Veloz Pasajera, of 408 tons (bm), Jayme Tinto, owner, sailed from Havana on 25 August 1828 with a crew of 100 men. She acquired her slaves at Jacquin and sailed on 7 September 1830.
Primrose encountered Veloz Passagera off Prince's Island, West Africa, in the evening of 6 September 1830. The British attacked early in the morning of 7 September. A severe single-ship action ensued in which the British ultimately boarded Veloz Passagera, capturing her. Forty-three slavers out of 150 were killed in action and another 20 were wounded; the British lost three killed and 12 wounded. The engagement was one of the few fought during several decades of anti-slavery operations off the African coast, and was the most significant in terms of casualties and the strength of the opposing forces.
Veloz Passagera had 556 slaves aboard her when Primrose opened fire. Five died as a result of the broadsides from Primrose, and another 21 died before the court condemned Velos Passagera and emancipated the slaves.

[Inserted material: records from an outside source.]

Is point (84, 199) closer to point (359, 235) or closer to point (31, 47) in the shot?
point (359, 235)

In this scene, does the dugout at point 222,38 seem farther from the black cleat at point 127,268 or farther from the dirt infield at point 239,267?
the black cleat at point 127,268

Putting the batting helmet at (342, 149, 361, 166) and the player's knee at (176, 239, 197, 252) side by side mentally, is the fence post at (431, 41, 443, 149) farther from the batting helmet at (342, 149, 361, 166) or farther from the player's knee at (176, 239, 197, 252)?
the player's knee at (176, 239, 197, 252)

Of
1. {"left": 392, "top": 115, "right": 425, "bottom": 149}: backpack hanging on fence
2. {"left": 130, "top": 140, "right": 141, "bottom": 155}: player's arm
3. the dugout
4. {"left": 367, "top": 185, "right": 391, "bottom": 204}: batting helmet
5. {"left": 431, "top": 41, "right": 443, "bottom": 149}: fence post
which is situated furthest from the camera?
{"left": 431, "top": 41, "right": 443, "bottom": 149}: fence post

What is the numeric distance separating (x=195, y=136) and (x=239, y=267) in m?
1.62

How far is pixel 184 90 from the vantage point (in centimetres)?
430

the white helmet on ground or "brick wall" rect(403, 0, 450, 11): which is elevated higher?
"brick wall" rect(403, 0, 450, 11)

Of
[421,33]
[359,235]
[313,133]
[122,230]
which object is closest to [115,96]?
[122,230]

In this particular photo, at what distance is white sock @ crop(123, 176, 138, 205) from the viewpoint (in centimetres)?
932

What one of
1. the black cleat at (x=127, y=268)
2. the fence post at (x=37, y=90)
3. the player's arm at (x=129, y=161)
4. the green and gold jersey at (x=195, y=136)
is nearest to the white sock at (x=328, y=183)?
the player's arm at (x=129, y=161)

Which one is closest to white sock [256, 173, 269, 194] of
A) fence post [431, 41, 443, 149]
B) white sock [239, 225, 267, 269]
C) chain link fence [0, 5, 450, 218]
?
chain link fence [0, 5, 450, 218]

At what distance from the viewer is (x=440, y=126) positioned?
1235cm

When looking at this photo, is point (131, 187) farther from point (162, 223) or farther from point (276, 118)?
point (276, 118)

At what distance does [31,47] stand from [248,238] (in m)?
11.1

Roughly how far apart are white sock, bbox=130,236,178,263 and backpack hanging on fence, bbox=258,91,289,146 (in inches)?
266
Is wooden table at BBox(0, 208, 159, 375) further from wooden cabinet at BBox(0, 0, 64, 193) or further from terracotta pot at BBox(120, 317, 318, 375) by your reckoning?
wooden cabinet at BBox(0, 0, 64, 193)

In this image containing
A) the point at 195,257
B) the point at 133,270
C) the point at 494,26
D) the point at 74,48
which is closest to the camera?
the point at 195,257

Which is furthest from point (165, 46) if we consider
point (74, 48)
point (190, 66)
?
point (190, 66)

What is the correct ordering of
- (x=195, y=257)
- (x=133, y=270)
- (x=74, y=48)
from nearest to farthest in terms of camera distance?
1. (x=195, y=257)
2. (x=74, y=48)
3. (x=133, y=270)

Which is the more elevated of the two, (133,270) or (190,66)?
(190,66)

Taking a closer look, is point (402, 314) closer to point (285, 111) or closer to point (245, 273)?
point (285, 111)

Primrose sent Veloz Passagera to Sierra Leone for adjudication by the Anglo-Spanish Court of Mixed Commission. She arrived on 9 October, and the Court condemned her on 16. The British wanted to try 24 of surviving crew in England with piracy. Captain Broughton sailed Primrose back to England as well, leaving Africa in December to follow up on the court proceedings. He took with him the 24 crew men. However, Lord Palmerston, the Foreign Secretary, decided that British courts had no jurisdiction and that charges of piracy were not appropriate. He had the 24 men transported to Spain where they stood trial in 1831.
The proceeds of the bounty granted for 551 slaves and a moiety of the hull, etc., were deposited in the Registry of the High Court of Admiralty on 16 June 1831.